Jill has spoke with Holly's school counselor.  And maybe teacher (if not, I think she will).

To everyone who we have talked to - thank you.  Thank you.  thank you.  Already it is so clear we have a great support staff and people who care.  That speaks to how wonderful my wife is.  She is my everything.

More soon.  I will update this blog this afternoon or evening, as I know people are waiting to hear what we hear.  If you do not get a call from Jill or I and just read this stuff on this blog, we are both sorry.  Literally every minute we think of other people we care about and need to contact.  Some may think Facebook is not the right avenue for this type of thing (I disagree FYI) but I know of no other way to get this out to those who would want to know.  I suspect we will go fully facebook public in the next few days.

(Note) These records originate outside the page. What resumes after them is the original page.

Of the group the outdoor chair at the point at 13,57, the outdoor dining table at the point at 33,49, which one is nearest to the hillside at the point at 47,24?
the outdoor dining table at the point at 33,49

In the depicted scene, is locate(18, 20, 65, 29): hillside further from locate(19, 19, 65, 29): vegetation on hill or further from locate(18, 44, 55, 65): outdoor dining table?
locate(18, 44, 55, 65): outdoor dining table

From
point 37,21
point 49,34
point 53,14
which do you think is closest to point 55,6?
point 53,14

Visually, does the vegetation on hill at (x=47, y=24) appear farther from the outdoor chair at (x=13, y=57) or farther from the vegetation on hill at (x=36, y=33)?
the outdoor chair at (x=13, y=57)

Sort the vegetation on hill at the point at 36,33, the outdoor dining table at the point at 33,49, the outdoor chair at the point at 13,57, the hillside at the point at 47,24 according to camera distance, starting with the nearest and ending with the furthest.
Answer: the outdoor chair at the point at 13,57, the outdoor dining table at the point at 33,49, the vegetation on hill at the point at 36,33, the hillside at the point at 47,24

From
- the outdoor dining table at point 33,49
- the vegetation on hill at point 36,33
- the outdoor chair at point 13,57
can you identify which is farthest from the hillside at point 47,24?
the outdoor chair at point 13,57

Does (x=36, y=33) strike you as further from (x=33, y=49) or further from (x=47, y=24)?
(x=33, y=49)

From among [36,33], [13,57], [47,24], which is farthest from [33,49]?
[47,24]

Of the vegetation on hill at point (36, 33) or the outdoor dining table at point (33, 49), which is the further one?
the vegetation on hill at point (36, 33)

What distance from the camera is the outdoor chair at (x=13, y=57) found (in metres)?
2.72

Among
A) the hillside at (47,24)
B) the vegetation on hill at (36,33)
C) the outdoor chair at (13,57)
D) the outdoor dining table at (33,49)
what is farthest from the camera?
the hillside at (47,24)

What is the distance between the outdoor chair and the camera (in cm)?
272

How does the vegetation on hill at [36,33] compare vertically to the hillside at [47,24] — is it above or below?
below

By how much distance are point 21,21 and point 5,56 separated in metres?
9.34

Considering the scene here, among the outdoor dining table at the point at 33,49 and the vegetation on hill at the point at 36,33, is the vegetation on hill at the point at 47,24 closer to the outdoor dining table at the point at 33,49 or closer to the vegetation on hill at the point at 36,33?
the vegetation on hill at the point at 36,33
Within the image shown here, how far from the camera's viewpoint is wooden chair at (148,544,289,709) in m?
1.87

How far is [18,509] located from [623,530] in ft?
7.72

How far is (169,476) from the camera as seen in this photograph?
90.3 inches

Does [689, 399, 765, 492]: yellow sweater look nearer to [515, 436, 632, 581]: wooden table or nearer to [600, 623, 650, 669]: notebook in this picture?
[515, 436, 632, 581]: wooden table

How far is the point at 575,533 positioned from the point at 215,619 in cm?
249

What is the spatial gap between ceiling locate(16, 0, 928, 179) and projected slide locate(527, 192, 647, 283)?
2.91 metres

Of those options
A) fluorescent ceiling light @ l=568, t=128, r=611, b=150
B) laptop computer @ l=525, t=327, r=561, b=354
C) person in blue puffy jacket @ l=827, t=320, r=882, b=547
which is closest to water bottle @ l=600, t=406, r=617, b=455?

Pray for us if can.  Send advice is you have it.  Just think positive if that is your thing.

I often sing some song lyrics that mean something to me - you rise, you fall, you're down, and you rise again.  They have more meaning to me now.

 

12/7 morning updated

GG

Jill is taking the day off to read up and get prepare for this afternoon.  I am working a half day,  but am not getting a lot done.
My sister in law knows this doc. Also,  i have a friend that works in this facility.  Both are good things for us.

Last night was tough and today is moving too slow

10/6 update


GG


today we received confirmation that Jill in fact has cancer in both her right breast and her lymph nodes on the same side.  


We have an appointment tomorrow at 3:15 at St.V's to see Dr. Schmidt.  We have heard many great things about him and are happy to have an appointment so soon.  Once we see him we will have a better idea of his outlook and plan and we will decide to move forward with it or seek other opinions.  


I suspect we will be telling the kids tomorrow night.  Ugh.


Initial post with backstory

GG


Jill found a lump in her right breast on November 18th, the day we arrived in NYC for a 4 day vacation.  She called her OB that day and setup an appt for the Monday we got back.  We were not overly concerned as her mother has had many cysts that were benign.  



Her OB figured it might be a cyst as well, but of course ordered a mammo and ultrasound.  Those were scheduled for Thursday Dec 2nd.  

At the ultrasound the doctor said that due to shape and look of the lump, he suspected cancer and wanted a biopsy.  He also suspected cancer in her right lymph nodes.  

We scheduled the biopsies for the next day, Friday Dec 3rd.  

Thus started the horrible wait.  From Thursday to probably Monday or Tuesday of the next week.

We carried on as normal over the weekend, which included some holiday activities.  

Jill was largely unable to sleep, which was completely understandable.  After two nights of nearly no sleep, an Ambien gave her some much needed rest on Sunday night.

We have told many loved ones.  It is hard to think clearly when you hear the C word, so I am sure we have missed some people that we would have liked to tell directly.  Sorry.

At this time, our kids do not know and we want it to stay that way until we know the real outlook and plan of attack.


We have already had an unreal outpouring of support, love and prayers.  We talked to some folks at our church on Sunday as well.  

What this site is

This site will be used to follow Jill Golighty's journey with breast cancer.  This blog will allow Jill and her husband, Greg, to keep people informed during this process.  We have so many friends and family that it has already become apparent that keeping people up to date will be a challenge.  Thus, this site will be a place where people can stay up to date.  Additionally, it can be a community for those that support Jill.


Quick FYI and or FAQ's (this part of this post will likely be updated as time goes one) - purely about this site.


The initials at the start of any post will indicate who is actually writing the post.  JG is Jill, GG is Greg.